Extend the data operations cheatsheet on SQLite, NumPy and Pandas, picking up right after its final sentence.

> [Text segment]
━━━━━━━━━━━━━━━━━━━━━━━━━━━━━━
Complete Data Operations Cheatsheet: SQLite, NumPy, Pandas

To Panda

Table of Contents

🟢 Basic Operations

Fundamental operations for working with data across different tools and libraries.

Basic Creating Data

Purpose: Initialize arrays, tables, and DataFrames for analysis.

NumPy Creating Arrays

import numpy as np

# Create a 1D array from a list
arr1 = np.array([1, 2, 3, 4, 5])

# Create a 2D array (matrix)
arr2 = np.array([[1, 2, 3], [4, 5, 6]])

# Create specialized arrays
zeros = np.zeros((3, 3))              # 3x3 matrix of zeros
ones = np.ones((2, 4))               # 2x4 matrix of ones
identity = np.eye(3)                 # 3x3 identity matrix
range_arr = np.arange(0, 10, 2)      # Array from 0 to 8 with step 2
lin_space = np.linspace(0, 1, 5)     # 5 evenly spaced values from 0 to 1
random_arr = np.random.rand(3, 3)    # 3x3 array of random values [0,1)
empty_arr = np.empty((2, 3))         # Uninitialized array (faster)
full_arr = np.full((2, 2), 7)        # Array filled with a specific value
diag_arr = np.diag([1, 2, 3])        # Diagonal matrix
Scenario: Used in simulations, machine learning initializations, or creating matrices for scientific computing.

Pandas Creating DataFrames

import pandas as pd

# Create DataFrame from dictionary
df1 = pd.DataFrame({
    "name": ["Alice", "Bob", "Charlie"],
    "age": [25, 30, 35],
    "city": ["New York", "San Francisco", "Boston"]
})

# Create DataFrame from lists
data = [["Alice", 25, "New York"], 
        ["Bob", 30, "San Francisco"], 
        ["Charlie", 35, "Boston"]]
df2 = pd.DataFrame(data, columns=["name", "age", "city"])

# Create DataFrame from external sources
df3 = pd.read_csv("data.csv")
df4 = pd.read_excel("data.xlsx", sheet_name="Sheet1")
df5 = pd.read_json("data.json")
df6 = pd.read_sql("SELECT * FROM users", con=connection)
Scenario: Loading customer data from a CSV, importing survey results, or retrieving user profiles from a database.

SQLite Creating Tables and Inserting Data

-- Create a new table
CREATE TABLE users (
  id INTEGER PRIMARY KEY,
  name TEXT NOT NULL,
  age INTEGER,
  email TEXT UNIQUE,
  signup_date DATE DEFAULT CURRENT_DATE
);

-- Insert a single row
INSERT INTO users (name, age, email) 
VALUES ('Alice', 25, '[email protected]');

-- Insert multiple rows
INSERT INTO users (name, age, email) VALUES
  ('Bob', 30, '[email protected]'),
  ('Charlie', 35, '[email protected]'),
  ('Diana', 28, '[email protected]');

-- Create a table from a query (useful for temporary tables)
CREATE TABLE active_users AS
SELECT * FROM users WHERE last_login > date('now', '-30 days');
Scenario: Setting up a database schema for a web application, creating a customer tracking system, or importing data from a CSV into a database.
━━━━━━━━━━━━━━━━━━━━━━━━━━━━━━
> [Information supplied]

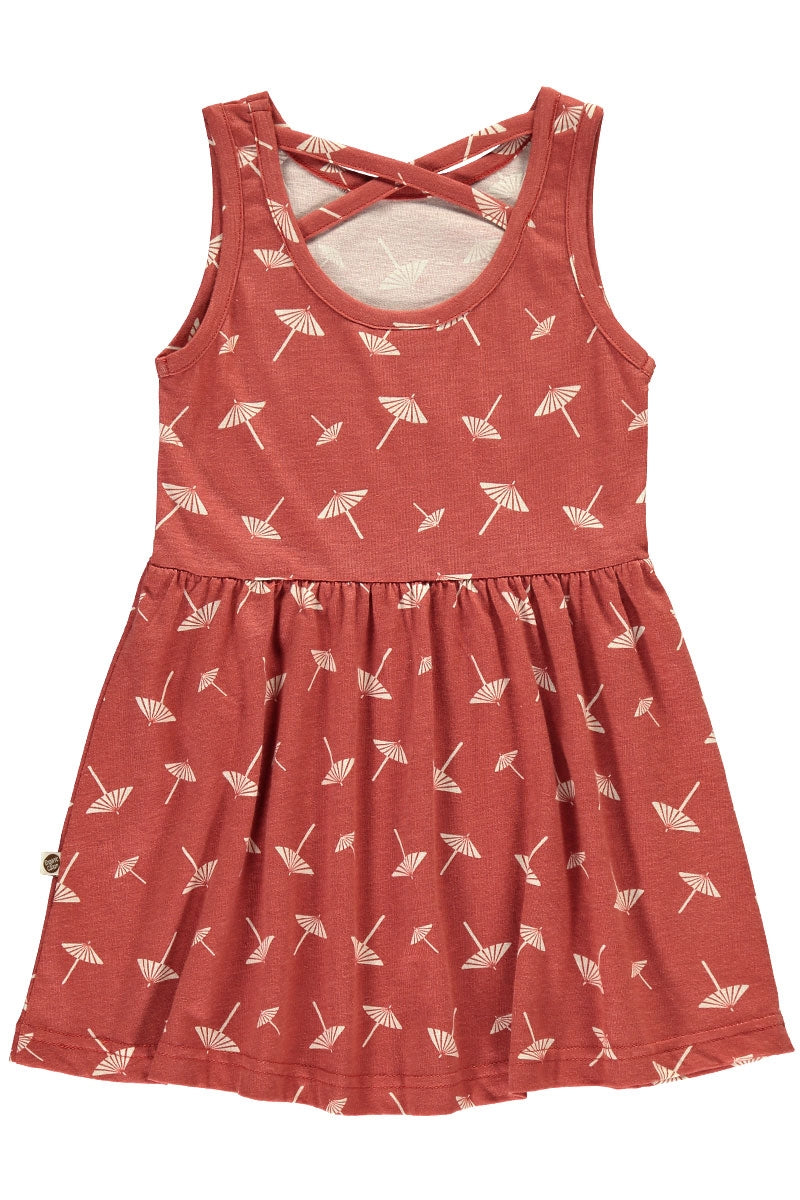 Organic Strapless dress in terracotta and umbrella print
━━━━━━━━━━━━━━━━━━━━━━━━━━━━━━
> [Written answer]
Selecting Distinct/Unique Values

Operation NumPy Pandas SQLite
Get unique values np.unique(arr) df['column'].unique() SELECT DISTINCT column FROM table
Count unique values len(np.unique(arr)) df['column'].nunique() SELECT COUNT(DISTINCT column) FROM table
Unique with counts np.unique(arr, return_counts=True) df['column'].value_counts() SELECT column, COUNT(*) FROM table GROUP BY column
Unique combinations np.unique(arr, axis=0) df.drop_duplicates(subset=['col1', 'col2']) SELECT DISTINCT col1, col2 FROM table

Advanced Data Transformation Example

def top_actors_by_film_count(df):
    # Drop duplicate film-actor combinations
    unique_films = df[['actor', 'film_id']].drop_duplicates()
    
    # Count number of films per actor
    actor_counts = unique_films.groupby('actor').size().reset_index(name='count')
    
    # Sort by count descending, then actor name ascending
    actor_counts = actor_counts.sort_values(by=['count', 'actor'], ascending=[False, True])
    
    # Get the 10th highest film count value (or less if there are fewer actors)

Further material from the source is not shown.